SQL > Advanced SQL > Median

Median refers to the "middle" number in a series of numbers. When the total count is odd, this is pretty straightforward. Assuming there are n numbers, the median number would be the (n+1)/2-th largest number (or the (n+1)/2-th smallest number -- both are the same number). For example, if there are a total of 7 numbers, the median refers to the 4th largest (or the 4th smallest) number.

When the total count is even, there is no number that represents the exact "middle" number. In this case, we would take the average of the two numbers closest to the middle. Assuming there are n numbers, the median would be the average of the n/2-th largest number and the (n+2)/2-th largest number (You can also think of it as the average of the n/2-th smallest number and the (n+2)/2-th smallest number -- these two give the same result). For example, if there are a total of 8 numbers, the median would be the average of the 4th (which represents n/2) and the 5th (which represents (n+2)/2) largest numbers.

Given the above definition, our strategy for calculating the median is as follows:

  1. Sort the numbers in order. It doesn't matter whether we sort ascending or descending, as both would lead to the same answer.
  2. Use CASE to determine which two ranks we should take the average of, based on the rules above.
  3. Calculate the average value of the two numbers chosen. This is the median we are looking for.

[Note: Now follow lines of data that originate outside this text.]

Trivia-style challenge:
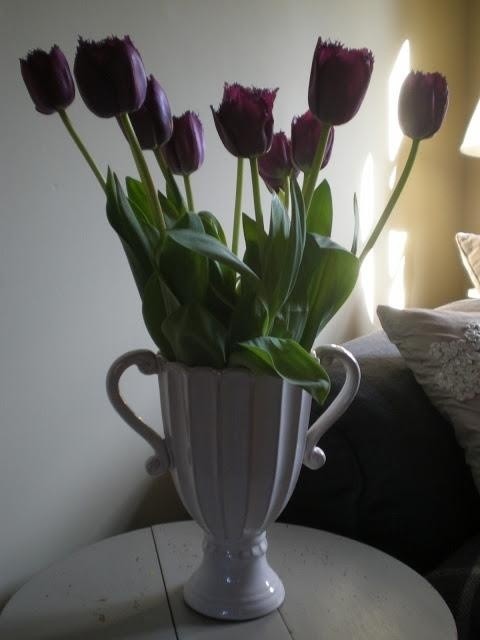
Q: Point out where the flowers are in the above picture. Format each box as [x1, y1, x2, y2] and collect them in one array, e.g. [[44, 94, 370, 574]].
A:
[[18, 33, 448, 404]]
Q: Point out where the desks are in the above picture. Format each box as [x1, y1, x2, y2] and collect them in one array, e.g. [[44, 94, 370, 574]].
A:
[[0, 520, 458, 639]]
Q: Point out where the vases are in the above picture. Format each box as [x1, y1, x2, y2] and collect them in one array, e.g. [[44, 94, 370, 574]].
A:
[[106, 343, 362, 620]]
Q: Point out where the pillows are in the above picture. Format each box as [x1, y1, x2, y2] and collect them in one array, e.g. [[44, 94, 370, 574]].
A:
[[376, 305, 480, 489], [455, 232, 480, 293]]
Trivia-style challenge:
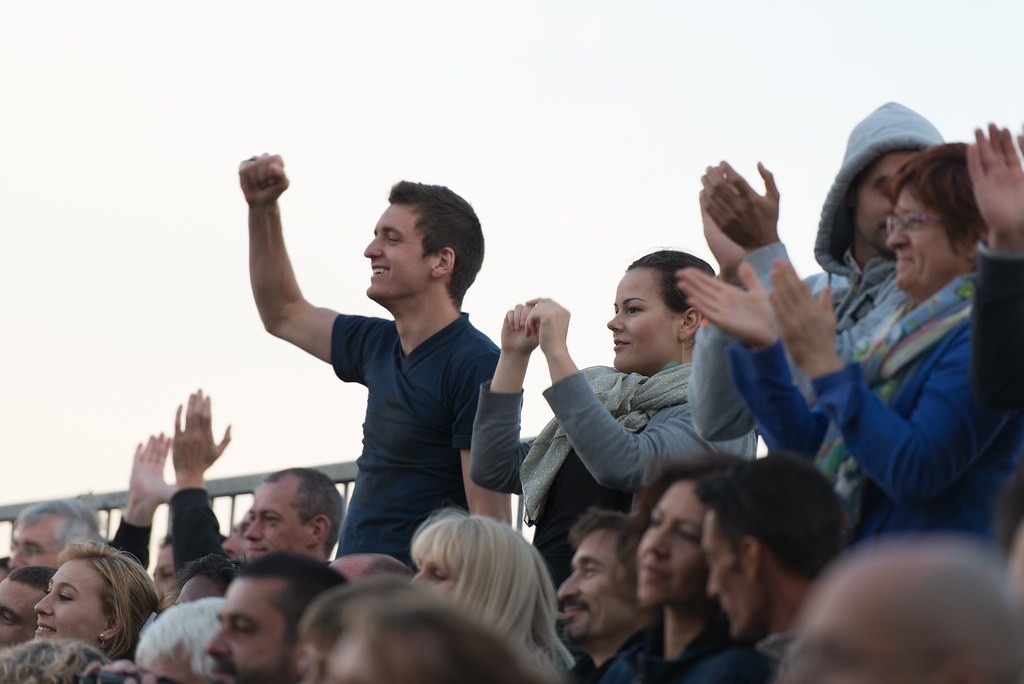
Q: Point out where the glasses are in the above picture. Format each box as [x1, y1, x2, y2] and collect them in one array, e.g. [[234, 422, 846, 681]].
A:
[[886, 212, 943, 233]]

This is a fairly complex query as we will need to include a number of elements:

  • To resolve the odd number vs even number, we will use the CASE statement.
  • To get the rank of each number, we will use a window function.
  • To calculate the different components, we will need to use CTE.

An Example of Calculating Median

Let's use an example to illustrate. Say we have the following table,

Table Total_Sales

 Name  Sales 
 John  10 
 Jennifer  15 
 Stella  20 
 Sophia  40 
 Greg  50 
 Jeff  22 

the SQL we would use is,

With Count_Total as
(SELECT COUNT(*) row_count from Total_Sales)
,

From_To as
(SELECT
CASE WHEN row_count % 2 = 1 THEN (row_count+1)/2 ELSE row_count/2 END as begin_count,
CASE WHEN row_count % 2 = 1 THEN (row_count+1)/2 ELSE (row_count+2)/2 END as end_count
From Count_Total)

SELECT AVG(Sales) Median from
(SELECT Name, Sales, ROW_NUMBER() OVER (ORDER BY Sales ASC) RK
FROM Total_Sales)
WHERE RK BETWEEN (SELECT begin_count FROM From_To) and (SELECT end_count FROM From_To);

Result:

Median
21

21 is the average of 22, the third largest number, and 20, the fourth largest number.

Explanation of SQL Code

The first CTE, Count_Total, calculates the total number of rows in the table.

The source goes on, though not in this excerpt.